Trecho citado:

□ □ □ □ □ □ □

SÃO PAULO, SP (FOLHAPRESS) – No segundo semestre de 1974, o compositor Tibério Gaspar recebeu Tim Maia na sua casa, no Recreio dos Bandeirantes, bairro da zona oeste do Rio de Janeiro, e pediu que ele o esperasse no quarto enquanto tomava banho. O cantor estava sob efeito de mescalina, uma substância alucinógena encontrada nos cactos, quando avistou o livro “Universo em Desencanto”, que Gaspar pegou com o pai, em cima da mesa.
“Meu pai era um matemático fantástico, falava várias línguas, tinha contato com grandes cientistas ao redor do mundo”, disse Gaspar, morto há cerca de sete anos, ao livro da série “33 1/3 Brazil” dedicado à fase “Racional” de Tim Maia. “Ele foi até a casa do Manoel Jacintho Coelho e, na volta, disse que ‘o cara tinha toda a ideia da filosofia quântica na cabeça, ele sabia por intuição’.”
O livro teve impacto significativo na vida de Tim Maia. O rei da soul music brasileira parou de beber, fumar, usar drogas e comer carne vermelha, doou diversos bens à seita –liderada por Seu Manoel em Belford Roxo, no Rio–, passou a usar somente roupas brancas e a crer que os seres humanos vieram à Terra de outros planetas. Mais importante do que isso, fez alguns de seus discos mais cultuados –“Racional”, lançado há 50 anos.

□ □ □ □ □ □ □

Dados:
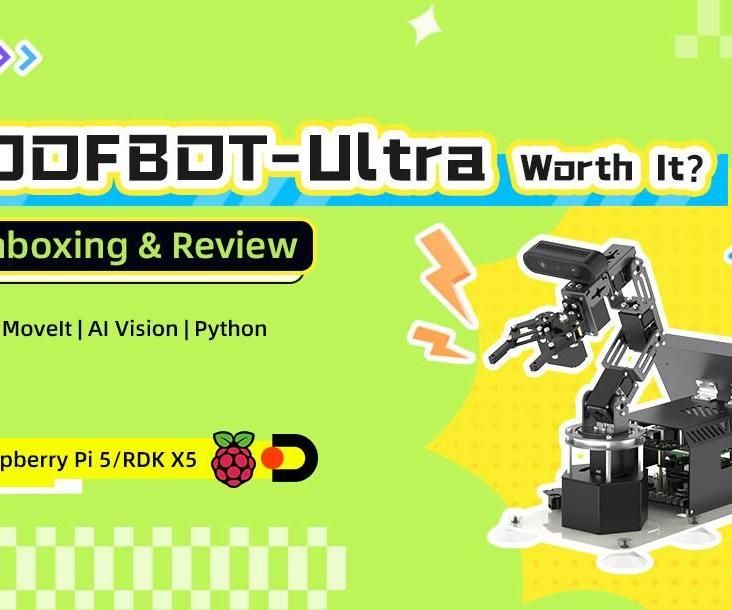 DOFBOT Ultra Review: Can a Robot Arm Really Think? Hands-On With the DOFBOT Ultra AI Large Language Model Robot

□ □ □ □ □ □ □

Enunciado A:
Responda, com base no trecho citado:
(i) Em que bairro ficava a casa de Tibério Gaspar?
(ii) De quem Gaspar pegou o livro "Universo em Desencanto"?
(iii) Onde a seita liderada por Seu Manoel ficava?
Enunciado B:
Escreva a continuação do trecho sobre Tim Maia e sua fase "Racional", começando logo após a última frase apresentada.
As linhas constituem material independente, sem vínculo com o trecho citado.

Resultado A:
(i) No Recreio dos Bandeirantes, na zona oeste do Rio de Janeiro.
(ii) Do pai.
(iii) Em Belford Roxo, no Rio.

Resultado B:
De 1974 a 1976, quando Tim Maia viveu sua “fase Racional”, os álbuns –foram dois lançados originalmente, além de um terceiro finalizado de maneira póstuma– eram praticamente desconhecidos do grande público. O próprio cantor, após se desiludir com a seita, fez questão de se desfazer de todos os vestígios desse período, incluindo os discos.
Mas com o passar dos anos o primeiro volume da trilogia “Racional” foi se tornando um clássico improvável, redescoberto por novas gerações no Brasil e aficionados por música fora do país. Inspirou o nome do maior grupo de rap do país, os Racionais MCs, virou item raro na mão de DJs e colecionadores de vinil e passou a circular informalmente entre fãs na internet até chegar ao streaming há seis anos.
Há diversos mitos que envolvem esse período da vida de Tim Maia. Um deles é que o artista teria se interessado pela seita Racional porque vivia um período de excessos e estava em busca de salvação. Segundo Paulinho Guitarra, guitarrista, amigo e braço direito do cantor em suas bandas nos anos 1970, eles se conectaram à seita por causa dos extraterrestres.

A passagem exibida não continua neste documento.